— Excerpted data —
--
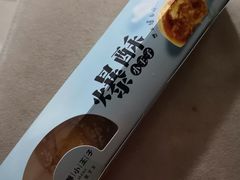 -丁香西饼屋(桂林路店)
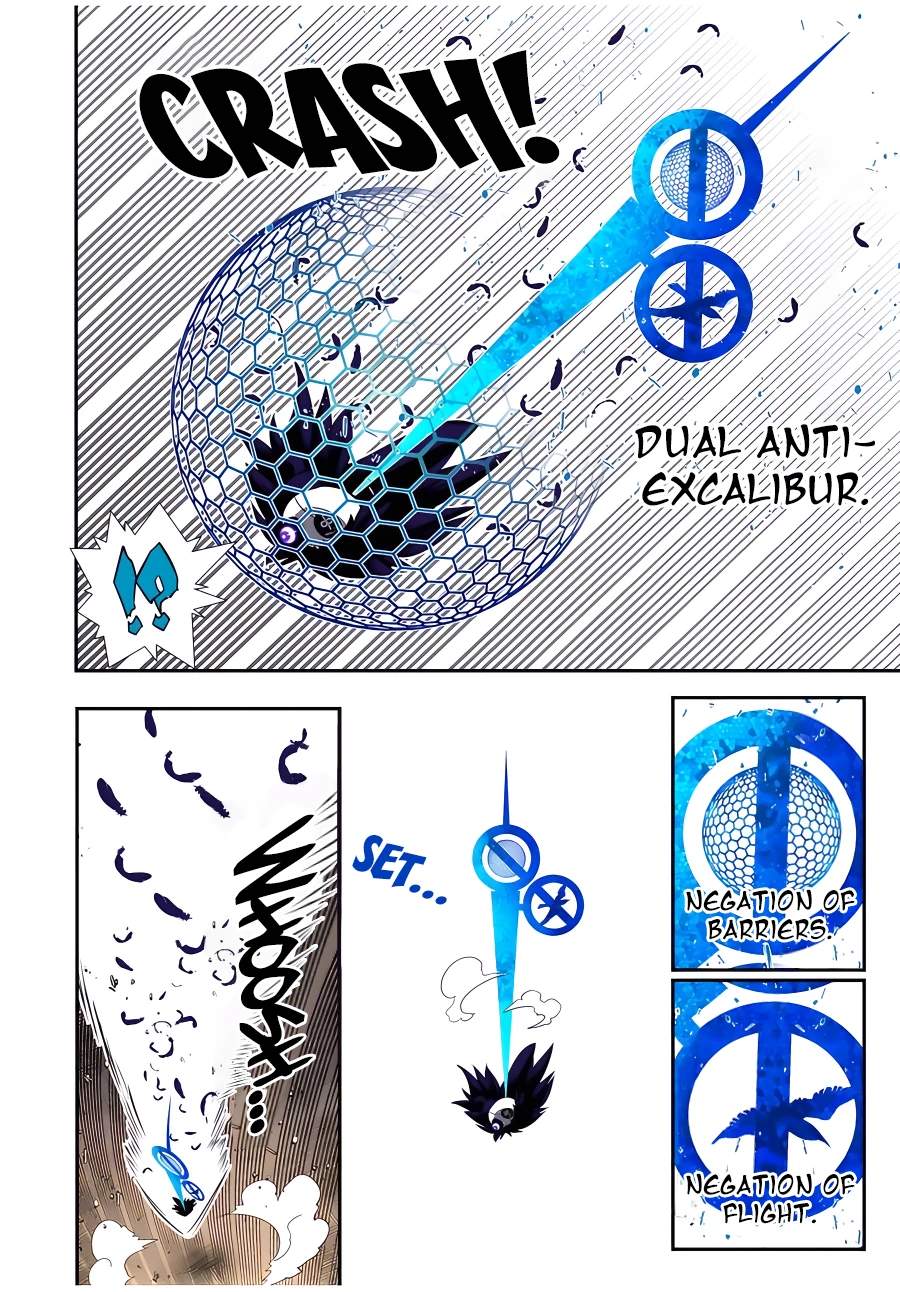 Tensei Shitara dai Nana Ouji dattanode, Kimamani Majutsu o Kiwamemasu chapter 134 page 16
--
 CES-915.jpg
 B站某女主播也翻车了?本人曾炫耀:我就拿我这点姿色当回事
--
— Requirement —
Output exactly the lines of the listing above that start with the one holding "-丁香西饼屋(桂林路店)" and go on through the one holding "Tensei Shitara dai"; leave the pictures out.

— Solution to this problem —
 -丁香西饼屋(桂林路店)
 Tensei Shitara dai Nana Ouji dattanode, Kimamani Majutsu o Kiwamemasu chapter 134 page 16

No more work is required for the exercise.